### Description of the task
Copy the passage from "Then use about" to "(Apr 3, 2010)" in the forum thread on jam and pectin below, word for word.
*** Provided text ***
The easiest way by far is to just make your own. Orange peels are loaded with pectin.  30% by mass.  If you were to boil orange peels in a water/acid mixture and reduce a while the liquid you'd be left with could be used in your recipes although its tough to say how much to use.  You'll just have to experiment.

My guess at a recipe:

2 large orange peels

juice from one lemon

2 c water

Technique: Combine all ingredients and bring to a boil.  Reduce mixture by half (about 20 mintuesish).  Remove peels.  Reduce juice by half once again.  Store under refrigeration.


----------



## siduri (Aug 13, 2006)

I make jam all the time and I NEVER USE PECTIN.  It's counterintuitive, but you have to have green fruit, that is fruit that is not ripe yet, under-ripe, to make jam.  If they are cherries, they should not be ripe, but hard and slightly sour.  If you use plums, make sure they're very firm and not ripe.  Same for all the others. 

Many people think that jam should be made with super-ripe fruit, but no - the natural pectin of the fruit goes away as the fruit ripens. 

Then use about 3 parts sugar to 4 parts fruit. 

Adding some lemon juice makes the jam harden better.

You can always boil up some apple cores too, and use that water well reduced in your jam.


----------



## chefedb (Apr 3, 2010)

Name of the k-gelatin  is KO-JEL.It is OU certified. As is Victor/Victor brand. For many things guava gum will work, carageenan, some mod food starches will also thicken. Sysco handles a product which will jell anything without cooking. Just whip it in. There is a product called Certo that is pur Pectin


----------
*** Data lines ***
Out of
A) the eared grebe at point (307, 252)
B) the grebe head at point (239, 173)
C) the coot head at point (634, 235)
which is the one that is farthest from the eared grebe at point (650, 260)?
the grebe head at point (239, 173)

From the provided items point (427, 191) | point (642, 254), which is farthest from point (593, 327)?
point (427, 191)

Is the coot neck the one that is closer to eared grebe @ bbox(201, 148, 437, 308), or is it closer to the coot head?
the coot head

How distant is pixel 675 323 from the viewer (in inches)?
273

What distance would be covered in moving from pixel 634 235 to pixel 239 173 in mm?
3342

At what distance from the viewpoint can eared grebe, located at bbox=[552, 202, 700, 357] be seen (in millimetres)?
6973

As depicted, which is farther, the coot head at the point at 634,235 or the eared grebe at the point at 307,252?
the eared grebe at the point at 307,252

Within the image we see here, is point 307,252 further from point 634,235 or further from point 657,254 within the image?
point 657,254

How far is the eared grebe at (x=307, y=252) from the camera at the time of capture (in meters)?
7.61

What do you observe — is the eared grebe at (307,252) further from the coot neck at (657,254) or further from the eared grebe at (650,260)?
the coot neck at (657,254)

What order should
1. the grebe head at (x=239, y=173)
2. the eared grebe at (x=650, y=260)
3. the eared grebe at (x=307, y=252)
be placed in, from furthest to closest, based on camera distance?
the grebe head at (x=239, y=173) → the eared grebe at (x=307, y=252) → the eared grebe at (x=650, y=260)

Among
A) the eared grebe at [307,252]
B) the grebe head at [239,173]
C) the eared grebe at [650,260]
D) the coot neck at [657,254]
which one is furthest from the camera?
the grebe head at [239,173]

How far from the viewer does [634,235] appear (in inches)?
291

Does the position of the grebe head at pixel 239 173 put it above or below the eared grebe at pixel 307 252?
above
***
### Solved exercise
Then use about 3 parts sugar to 4 parts fruit. 

Adding some lemon juice makes the jam harden better.

You can always boil up some apple cores too, and use that water well reduced in your jam.


----------



## chefedb (Apr 3, 2010)